Themes covered by the examples of good practice include:

  • capturing and sharing information on the needs and wishes of people at end-of-life
  • educating and training the generalist health and social care workforce in care of the dying, including skills in communicating with and supporting families, carers and their advocates
  • access to advice and support from specialist palliative care service, including making effective use of technology such as telehealth
  • new incentives that encourage closer partnerships between care providers, including alternative funding models.

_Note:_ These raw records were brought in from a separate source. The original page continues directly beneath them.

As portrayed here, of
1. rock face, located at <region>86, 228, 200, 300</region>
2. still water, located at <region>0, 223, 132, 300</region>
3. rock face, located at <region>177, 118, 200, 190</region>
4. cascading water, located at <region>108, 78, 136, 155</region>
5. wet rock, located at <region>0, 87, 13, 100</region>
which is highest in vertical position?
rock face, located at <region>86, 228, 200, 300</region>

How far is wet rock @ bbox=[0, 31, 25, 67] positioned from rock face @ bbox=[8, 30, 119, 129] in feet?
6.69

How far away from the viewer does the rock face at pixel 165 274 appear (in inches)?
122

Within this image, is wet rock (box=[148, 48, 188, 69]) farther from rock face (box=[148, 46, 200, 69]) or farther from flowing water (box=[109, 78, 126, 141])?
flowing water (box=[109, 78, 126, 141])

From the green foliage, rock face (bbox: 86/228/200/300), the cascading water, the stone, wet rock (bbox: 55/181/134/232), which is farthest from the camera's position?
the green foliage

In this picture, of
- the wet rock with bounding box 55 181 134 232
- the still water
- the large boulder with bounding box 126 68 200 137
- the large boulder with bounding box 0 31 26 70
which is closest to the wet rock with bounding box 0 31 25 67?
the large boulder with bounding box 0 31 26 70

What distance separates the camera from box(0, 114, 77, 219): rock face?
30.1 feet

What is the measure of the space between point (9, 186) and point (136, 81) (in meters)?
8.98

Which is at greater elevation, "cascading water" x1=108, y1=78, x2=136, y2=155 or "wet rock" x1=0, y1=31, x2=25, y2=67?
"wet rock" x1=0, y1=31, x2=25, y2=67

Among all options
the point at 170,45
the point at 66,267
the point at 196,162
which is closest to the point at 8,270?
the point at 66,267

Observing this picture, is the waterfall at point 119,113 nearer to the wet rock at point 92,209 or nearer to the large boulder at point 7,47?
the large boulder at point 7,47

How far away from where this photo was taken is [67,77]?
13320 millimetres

End-of-life care is a difficult but necessary subject to broach with the potential to prevent unnecessary suffering if delivered appropriately. It is an issue that has the potential to unite rather than divide service providers and, done well, could be an exemplar of cost-effective, co-ordinated and integrated care. However, the primary barrier to the delivery of good quality care is the lack of access to effective services that support people to die at home or in their care home. The emphasis now should be on transforming support in the community to reduce unwarranted variation in quality of care and unwanted hospital admissions. High spend does not equate to a good death and the reallocation of resources from the more expensive hospital setting should lead to better quality care that is cost neutral if not cost saving.

Footnotes

1. National Survey of Bereaved People (VOICES) 2013, Commissioned by NHS England administered by Office of National Statistics, July 2014. See also: http://www.ons.gov.uk/ons/dcp171778_370472.pdf

2. More care less Pathway - A Review of the Liverpool Care Pathway,  Baroness Julia Neuberger (chair), July 2013. See also: https://www.gov.uk/government/uploads/system/uploads/attachment_data/file/212450/Liverpool_Care_Pathway.pdf

3. National Care of the Dying audit for Hospitals 2013-14, Royal College of Physicians, May 2014. See also: https://www.rcplondon.ac.uk/sites/default/files/ncdah_exec_summary.pdf

4. Hose of Lords debate evenly split over assisted dying legislation, The Guardian, July 2014. See also: http://www.theguardian.com/society/2014/jul/18/assisted-dying-legalisation-debate-house-lords

5. One chance to get it right – improving people's experience of care in the last few days and hours of life, Leadership Alliance for the Care of Dying People, June 2014. See also:https://www.gov.uk/government/uploads/system/uploads/attachment_data/file/323188/One_chance_to_get_it_right.pdf

The content of this article is intended to provide a general guide to the subject matter. Specialist advice should be sought about your specific circumstances.